Schmitt tweeted Tuesday that he will “help lead the effort in support of Texas’ #SCOTUS filing today.” His announcement came on “safe harbor day,” the date established by federal law as the deadline for all state-level election challenges to be completed.
Wednesday afternoon, Schmitt announced he was part of a group of 17 attorneys general filing a brief in support of the Texas lawsuit, saying the “integrity of our elections is of critical importance to maintaining our republic.”
U.S. Attorney General William Barr said the Justice Department had found no evidence of widespread fraud in the 2020 election — directly disputing President Donald Trump’s baseless claims that he won re-election.

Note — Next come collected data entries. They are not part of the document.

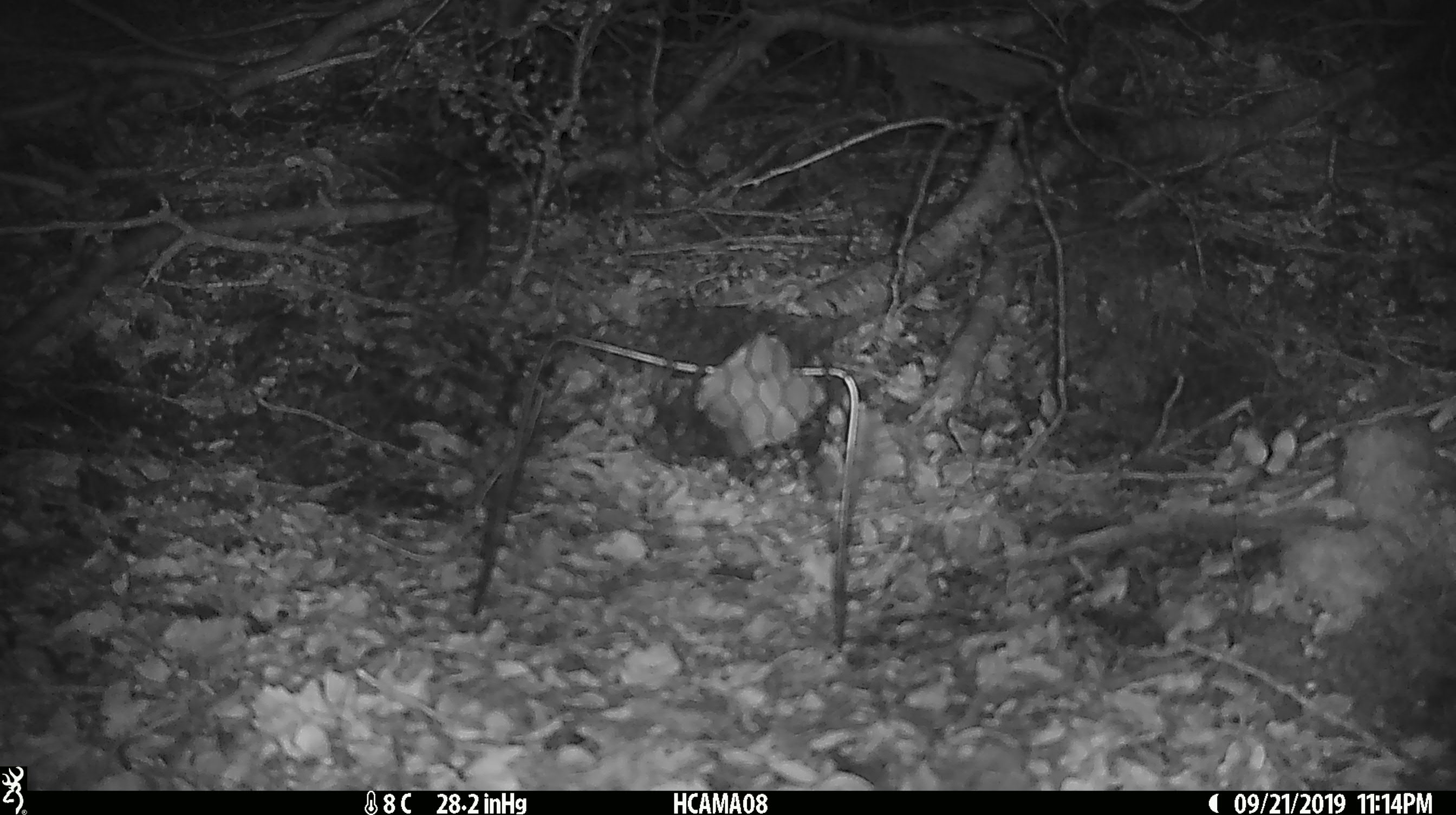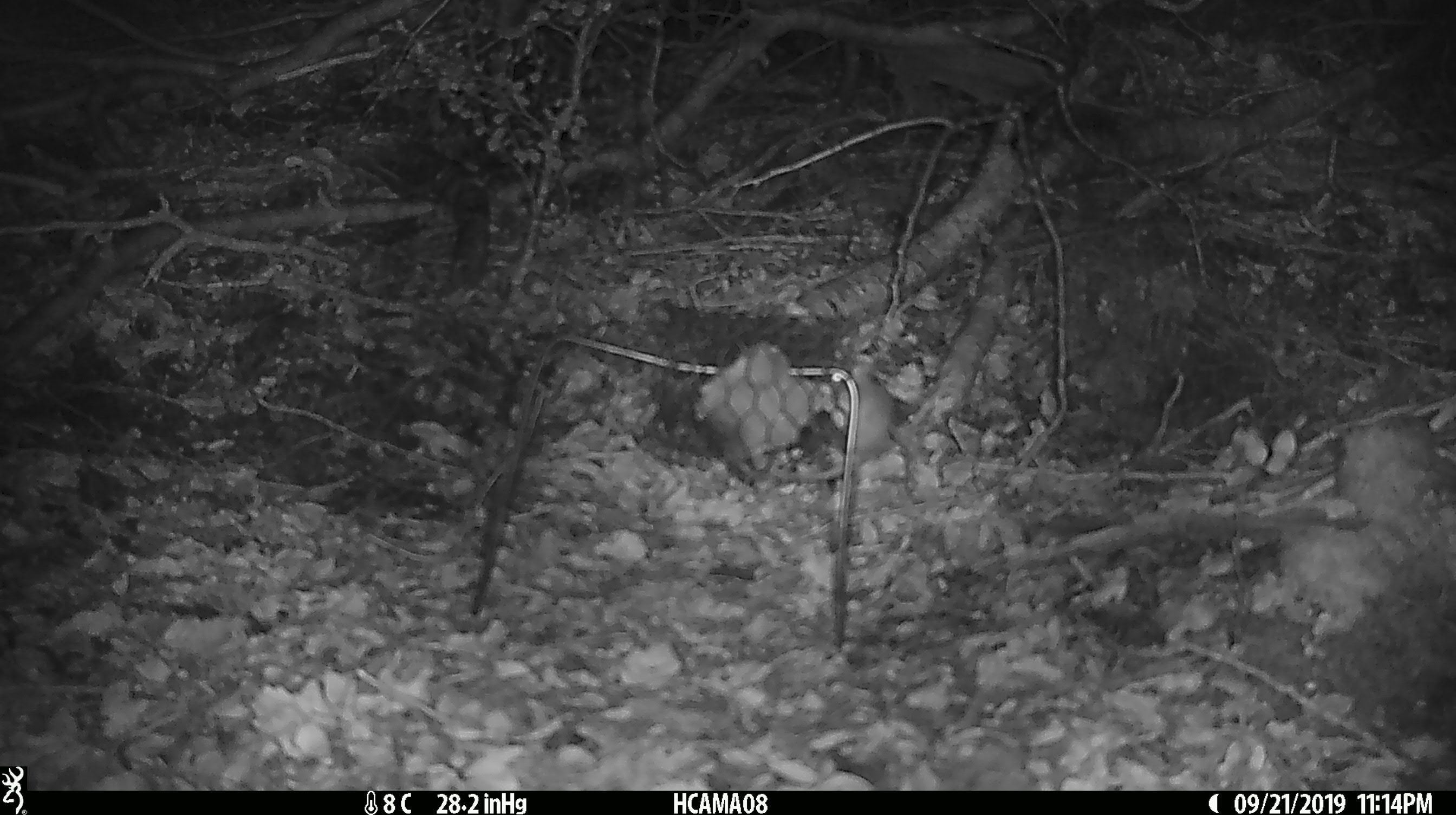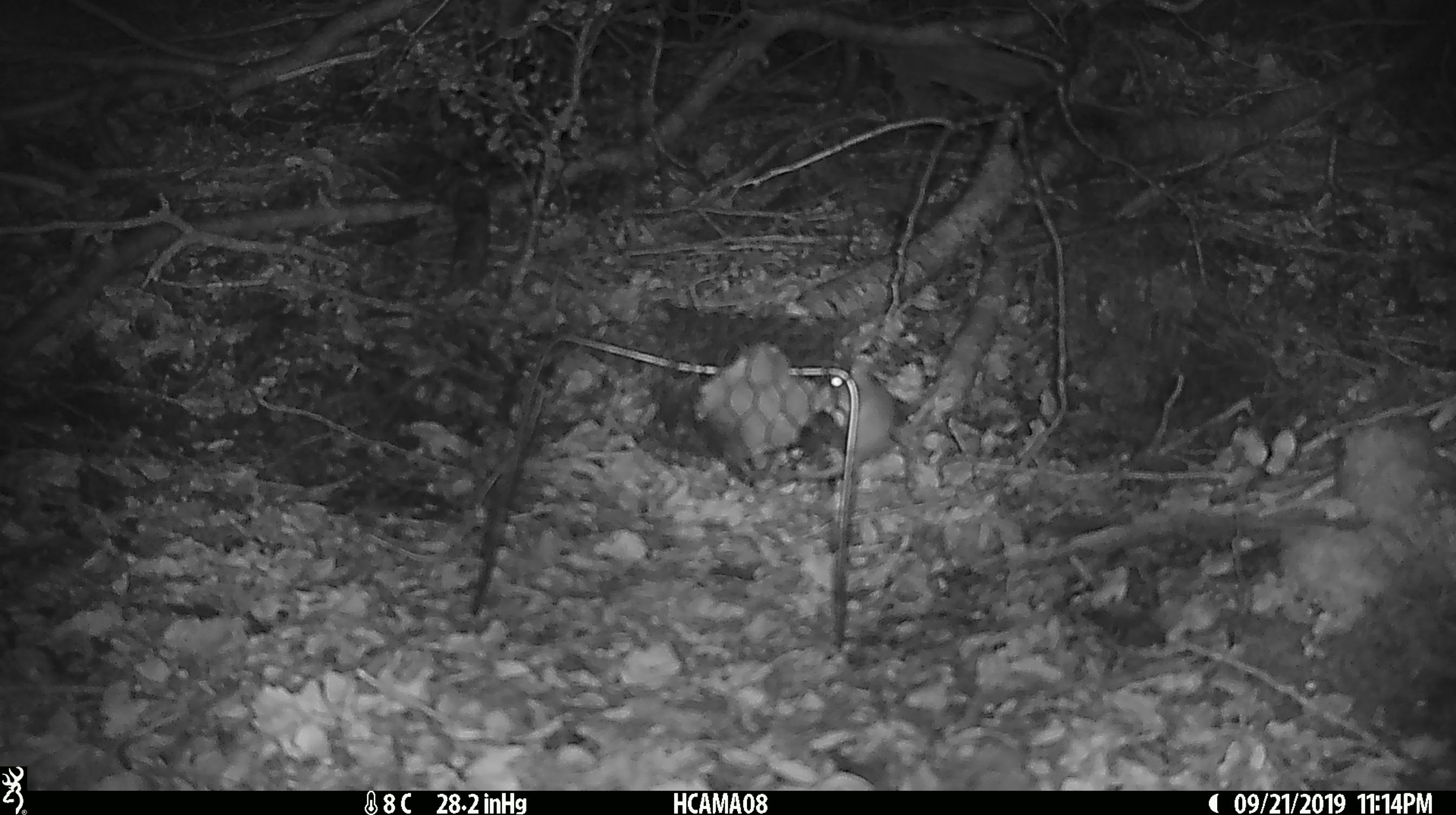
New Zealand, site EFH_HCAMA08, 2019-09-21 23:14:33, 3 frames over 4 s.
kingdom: Animalia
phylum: Chordata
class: Mammalia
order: Rodentia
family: Muridae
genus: Mus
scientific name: Mus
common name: mouse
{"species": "mouse (Mus)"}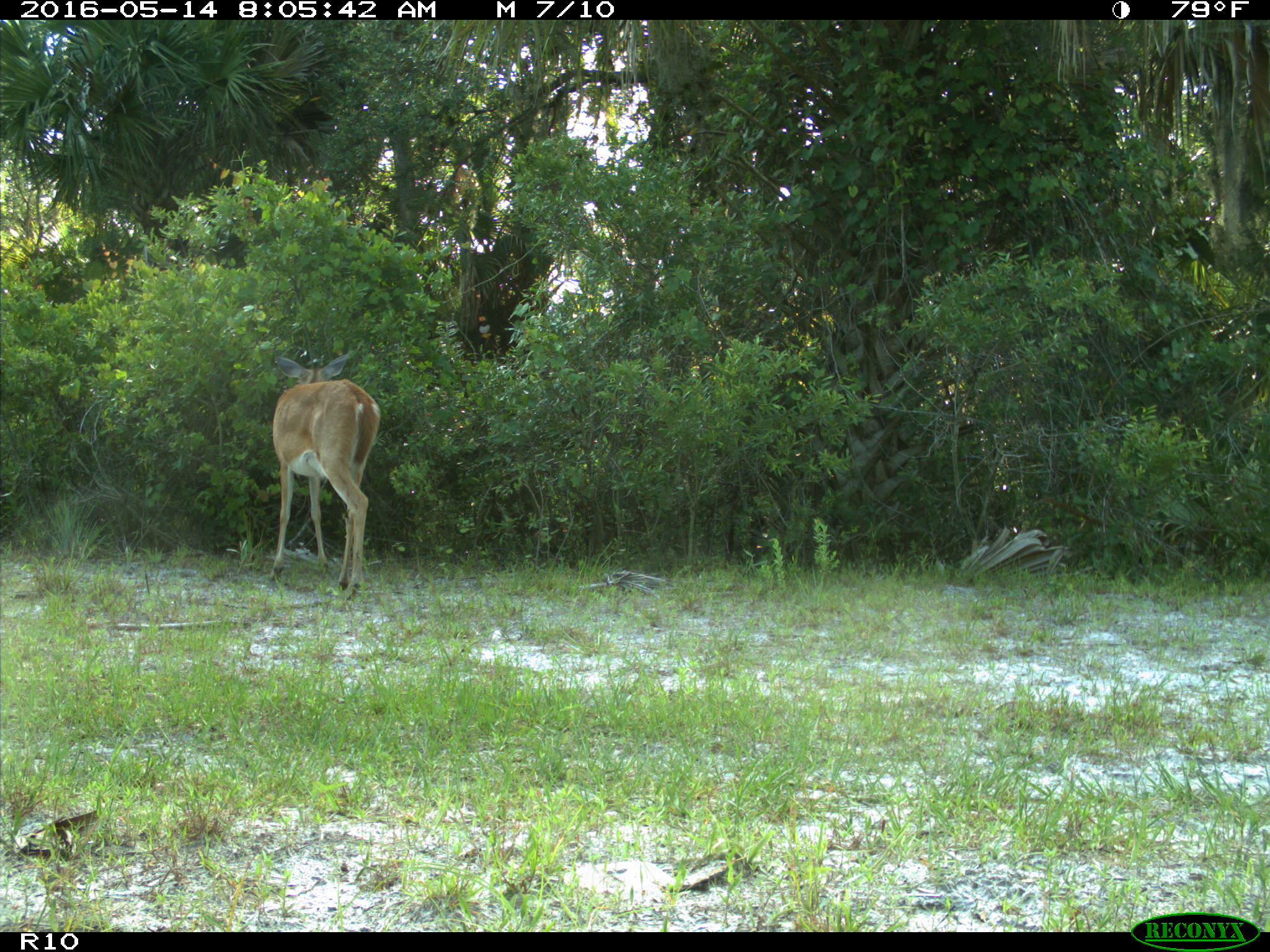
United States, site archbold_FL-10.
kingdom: Animalia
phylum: Chordata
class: Mammalia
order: Artiodactyla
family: Cervidae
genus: Odocoileus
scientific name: Odocoileus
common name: deer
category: unidentified deer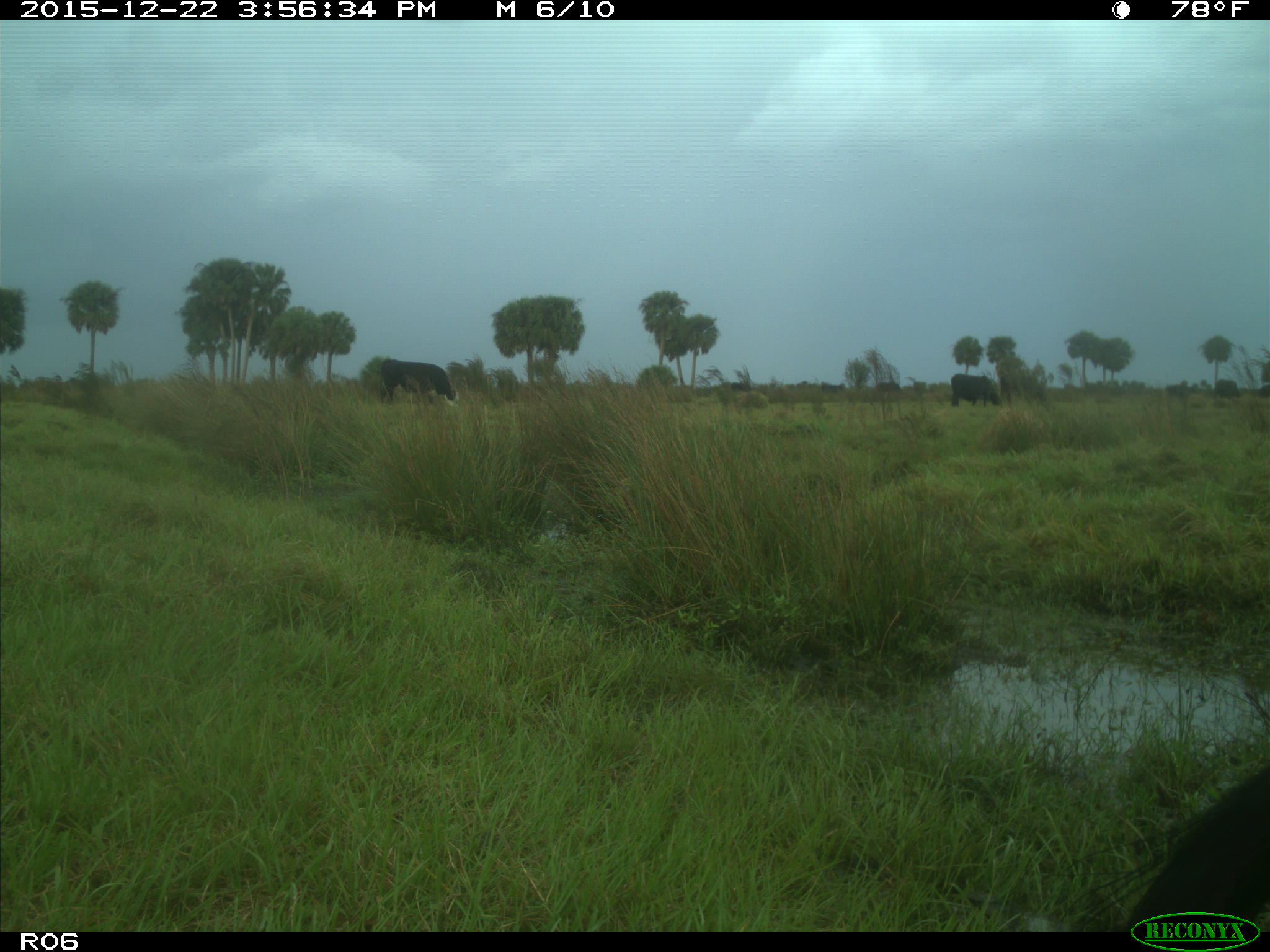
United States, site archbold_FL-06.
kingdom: Animalia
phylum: Chordata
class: Mammalia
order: Artiodactyla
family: Bovidae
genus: Bos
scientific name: Bos taurus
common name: domestic cow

Rick Hasen, a professor at the University of California at Irvine School of Law, said on his website that the Texas effort to overturn the election results “is a press release masquerading as a lawsuit.”
Georgia Deputy Secretary of State Jordan Fuchs told the Atlanta Journal-Constitution that the allegations in the Texas lawsuit “are false and irresponsible.”
Michigan Attorney General Dana Nessel told the Detroit Free-Press that the lawsuit is a “publicity stunt, not a serious legal pleading.”
Wisconsin Attorney General said told a Milwaukee television station that the lawsuit is “a waste of tax dollars, and I feel sorry for Texas residents that their tax dollars are being spent on this.”
The last-ditch bid to overturn the results of the 2020 presidential race comes after numerous other legal efforts by the president his campaign have fizzled. According to an Associated Press tally of 50 legal challenges brought by the Trump campaign and its allies, more than 30 have been rejected or dropped and around a dozen are awaiting action.
The U.S. Supreme Court on Tuesday turned down a request from Pennsylvania Republicans to block the state from certifying the results for Biden. Another Pennsylvania case is still pending before the court, filed by the state GOP and challenging a court ruling that extended the deadline for absentee ballots until three days after Election Day.
Schmitt was among the attorneys general who filed a brief in that case in support of the Pennsylvania GOP lawsuit.